Jetzt wird es heftig. Der Bauausschuss wird sich am Montag erneut intern treffen, nachdem er sich letzte Woche nach einer viereinhalbstündigen, ergebnislosen Diskussionen und langer Auszeit am späten Abend vertagt hatte. Der Eklat ist perfekt - und am Montag tagt der Stadtrat zum »Wiederaufbau der Carolabrücke«. Die Positionen reichen von einer autofreien Brücke bis hin zu vier KfZ-Spuren. Letztere wollen die Fraktionen von CDU, FDP/Freie Bürger und Zastrow. In einem vierseitigem Antrag hatten sie konzertiert für einen Wettbewerb ausgewählter Fachleute, für echte Mitsprache des Stadtrates und eine Planung geworben, die die Ziele der Stadt vorgibt, aber nicht schon die technische Lösung festschreibt.
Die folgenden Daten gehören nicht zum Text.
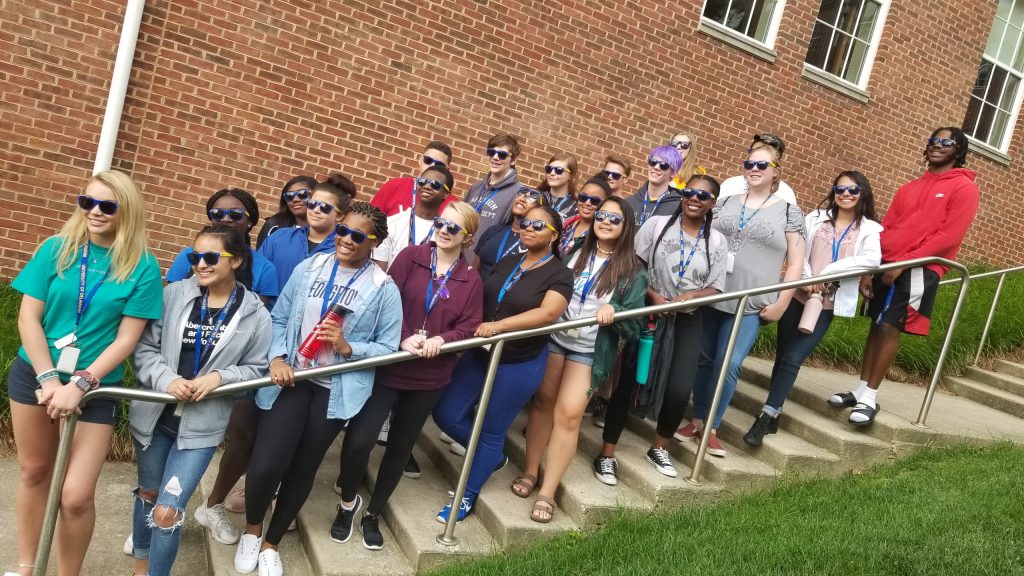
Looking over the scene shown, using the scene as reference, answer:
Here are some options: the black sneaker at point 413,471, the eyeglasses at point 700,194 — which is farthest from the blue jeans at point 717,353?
the black sneaker at point 413,471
Viele Stadträte fühlen sich einfach überrumpelt
Die Reaktion der anderen Fraktionen folgte prombt und wie zu erwarten. Von »erschreckender Ahnungslosigkeit« und einem »dilettantischen Antrag« redet Die Linke. »Die rechten Fraktionen müssen sich auch mal entscheiden: Soll es möglichst schnell gehen oder soll der Stadtrat bei jedem Zwischenschritt mit einer Verwaltungsvorlage beglückt werden?« schreibt die SPD. Zwei Dinge fallen hier auf. Das verbale Abkanzeln, wohlwissend dass Baubürgermeister Stephan Kühn (Grüne) das Prozedere bisher durchaus nicht ergebnis- und variantenoffen vorangetrieben hat und sich viele Stadträte schon allein dadurch überrumpelt fühlen. Oder wie sonst kann es sein, dass »drei Umweltverbände einbezogen werden sollen, während Vertreter der Stadtgesellschaft wie die Bürger-Initiative Carolabrücke oder die Gesellschaft Historischer Neumarkt Dresden (GHND) leider komplett fehlen«, wie die AfD anmerkt. Das ist eben keine ausgewogene Beteiligung.
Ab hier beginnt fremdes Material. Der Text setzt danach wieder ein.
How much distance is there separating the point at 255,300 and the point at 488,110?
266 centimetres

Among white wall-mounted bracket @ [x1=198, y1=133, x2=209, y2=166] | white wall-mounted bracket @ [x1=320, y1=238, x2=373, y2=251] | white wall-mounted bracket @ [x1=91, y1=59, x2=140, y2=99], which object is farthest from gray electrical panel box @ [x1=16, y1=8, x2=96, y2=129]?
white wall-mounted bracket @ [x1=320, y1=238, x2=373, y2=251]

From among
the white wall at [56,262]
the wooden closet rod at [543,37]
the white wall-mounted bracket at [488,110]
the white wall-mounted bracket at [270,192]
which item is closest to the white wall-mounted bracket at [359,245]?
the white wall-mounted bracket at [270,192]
Dass es schnell geht, wollen alle. Nur, wenn Tempo zum Totschlagargument wird, dann bleibt das nicht unbemerkt. Von Anfang an beschlich viele Stadträte das Gefühl, hier soll nur noch das Händchen gehoben werden. Dass sich da mehrere Fraktionen zu einem interfraktionellem Antrag zusammentun, war erwartbar. Wenn alle diese Fraktionen gleich als »rechte Fraktionen« betitelt werden, dann ist das nicht nur unseriös, sondern man zündelt bewusst. Der Vorwurf, man mache gemeinsame Sache mit »ganz rechts« wird nicht lange auf sich warten lassen. Was durch diesen Umgang allerdings verhindert wird, ist echtes Arbeiten.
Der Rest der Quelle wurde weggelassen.